Perang Dalam Semangkuk Bubur

Dapur itu tidak lagi memiliki aroma kehidupan yang hangat. Jika sepuluh tahun yang lalu, ruangan sempit dengan dinding kayu itu selalu dipenuhi uap masakan yang gurih, wangi tumisan bawang merah yang menusuk hidung, aroma teh tubruk yang kental dan manis, serta kepulan uap nasi yang baru matang dari dandang, kini yang tersisa hanyalah sisa-sisa kehampaan yang merayap dingin.

Bau apak dari dinding yang menghitam karena jelaga tungku kini bercampur dengan sesuatu yang asing, tajam, dan tidak menyenangkan: aroma kimiawi dari obat-obatan generik yang menyengat, berpadu dengan bau minyak kayu putih yang seolah telah menyerap hingga ke dalam serat-serat kayu rumah tua itu.

​Sheila, yang kini telah menginjak usia tujuh belas tahun, berdiri tegak di depan tungku kayu. Cahaya api yang kemerahan memantul di wajahnya yang bersih, kulitnya nampak bercahaya tertimpa lidah api, namun matanya tetaplah mata seorang anak kecil yang polos, mata yang seolah menolak dengan keras untuk mengakui betapa rapuhnya dunia yang sedang runtuh di sekelilingnya. Jemari mungilnya yang sekarang nampak lebih dewasa, dengan kuku-kuku yang bersih namun pendek, dengan sabar mengaduk panci berisi bubur encer.

​Gerakannya sangat lambat, penuh dengan ketelitian yang hampir terasa sakral. Di dalam benak Sheila yang sederhana, sebuah keyakinan magis tertanam kuat: seolah-olah jika ia melakukan satu kesalahan kecil saja dalam ritme adukannya, jika bubur itu sedikit saja gosong atau menggumpal, maka kesembuhan Ibunya akan ikut menghilang dan terbang bersama asap tungku.

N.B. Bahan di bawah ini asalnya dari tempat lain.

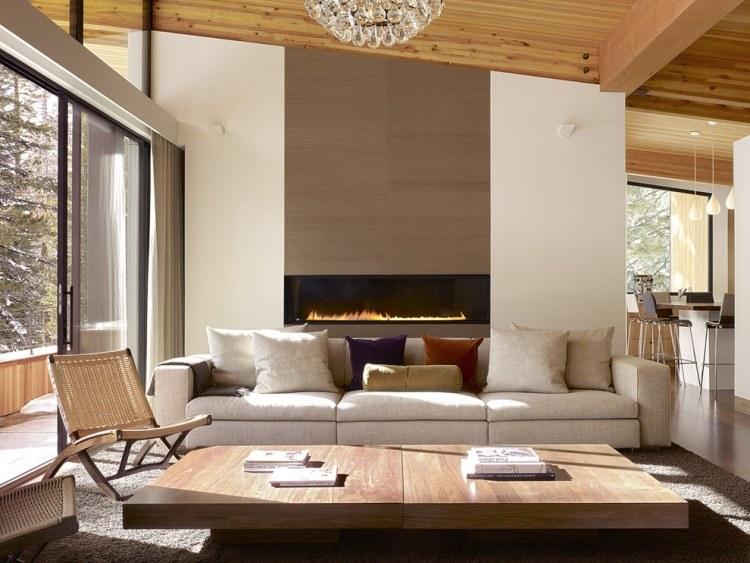 caminetti moderni parete divano coperto cuscini soggiorno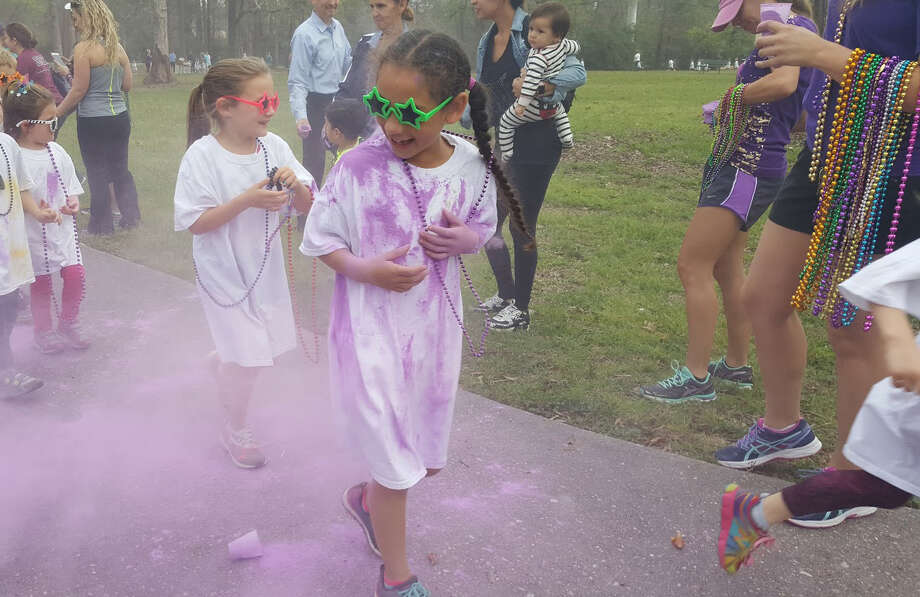 A Good Shepherd Episcopal School student gets blasted with a colorful cloud of purple powder during the Good Shepherd Episcopal School Mardi Gras Color Run in Kingwood Tuesday, Feb. 28. Photo: Melanie Feuk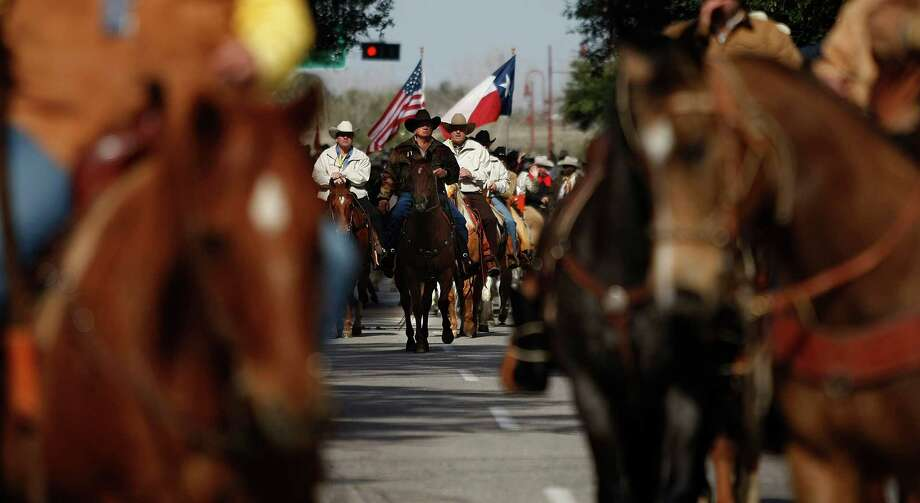 Houston Livestock Show and Rodeo committee members ride down Walker Street during the 2013 Downtown Rodeo Parade Saturday, Feb. 23, 2013, in Houston. Photo: Johnny Hanson, Houston Chronicle / © 2013  Houston Chronicle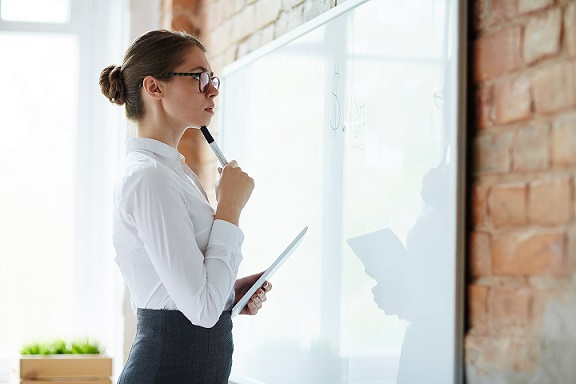 Young pensive woman with highlighter and notepad standing by blank whiteboard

​Sambil mengaduk, bibirnya mengerucut secara alami, sebuah refleks yang sudah menjadi bagian dari cara jiwanya bernapas. Sebuah siulan pelan keluar, memantul di antara perkakas dapur yang sudah kusam, berjelaga, dan nampak lelah dimakan usia.

​“Wit... Wit...”

​Nada itu tidak lagi memiliki keceriaan seperti siulan "Lapar" atau "Sayang" yang dulu ia pelajari bersama Ibunya di kebun bambu saat dunia masih terasa utuh. Nada itu kini terdengar melankolis, berat, dan sedikit gemetar di bagian ujungnya, seperti dawai gitar yang sudah terlalu kendur namun dipaksa berdenting. Sebagai remaja dengan keterbatasan intelektual, Sheila mungkin tidak memiliki perbendaharaan kata untuk mendefinisikan apa itu metastasis, kecemasan medis, atau prognosis buruk, namun ia merasakannya lewat setiap pori-porinya. Ia merasa seolah-olah jika ia terus bersiul tanpa henti, ia bisa menciptakan perisai suara yang sanggup mengusir kabut kelabu yang pelan-pelan mulai menutupi cahaya di rumah mereka.

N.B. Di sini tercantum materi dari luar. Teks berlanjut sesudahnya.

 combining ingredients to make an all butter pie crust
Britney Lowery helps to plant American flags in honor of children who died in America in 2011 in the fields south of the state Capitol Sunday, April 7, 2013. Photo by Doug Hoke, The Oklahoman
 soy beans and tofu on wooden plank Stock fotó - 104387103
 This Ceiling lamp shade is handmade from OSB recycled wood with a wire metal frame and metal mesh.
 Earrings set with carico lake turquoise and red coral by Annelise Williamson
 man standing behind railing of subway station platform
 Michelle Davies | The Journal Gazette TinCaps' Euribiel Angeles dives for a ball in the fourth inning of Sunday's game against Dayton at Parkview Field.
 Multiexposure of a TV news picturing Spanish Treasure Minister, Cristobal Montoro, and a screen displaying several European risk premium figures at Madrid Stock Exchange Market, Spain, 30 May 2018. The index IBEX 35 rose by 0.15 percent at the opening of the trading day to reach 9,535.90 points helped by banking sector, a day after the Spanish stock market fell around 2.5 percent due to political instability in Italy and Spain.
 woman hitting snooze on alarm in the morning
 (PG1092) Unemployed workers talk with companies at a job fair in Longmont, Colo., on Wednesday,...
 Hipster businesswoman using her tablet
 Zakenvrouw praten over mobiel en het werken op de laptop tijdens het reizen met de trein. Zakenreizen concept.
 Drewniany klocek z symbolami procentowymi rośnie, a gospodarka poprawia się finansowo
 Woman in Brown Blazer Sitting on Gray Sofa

​Suara langkah kaki yang terseret-seret di atas lantai kayu yang mulai lapuk memecah kesunyian dapur. Bunyi itu terdengar seperti gesekan amplas di atas permukaan kayu yang kasar, sebuah penanda auditif yang menyakitkan bahwa sang pemilik langkah sudah tidak lagi memiliki energi untuk sekadar mengangkat kakinya sendiri dari gravitasi bumi. Ibu Wulan masuk ke dapur.

​Kerudung instan berwarna biru pudar menutupi hingga ke dadanya, namun kain itu nampak sangat longgar, seolah tubuh di bawahnya telah menyusut drastis, menyisakan kerangka yang dibalut kulit tipis dalam waktu yang begitu singkat. Wajahnya pucat pasi, nampak seperti kertas kuno yang pernah diremas hingga hancur lalu coba diratakan kembali dengan tangan gemetar. Lingkaran hitam di bawah matanya begitu dalam dan gelap, menyerupai bekas luka batin yang tak akan pernah sembuh oleh waktu.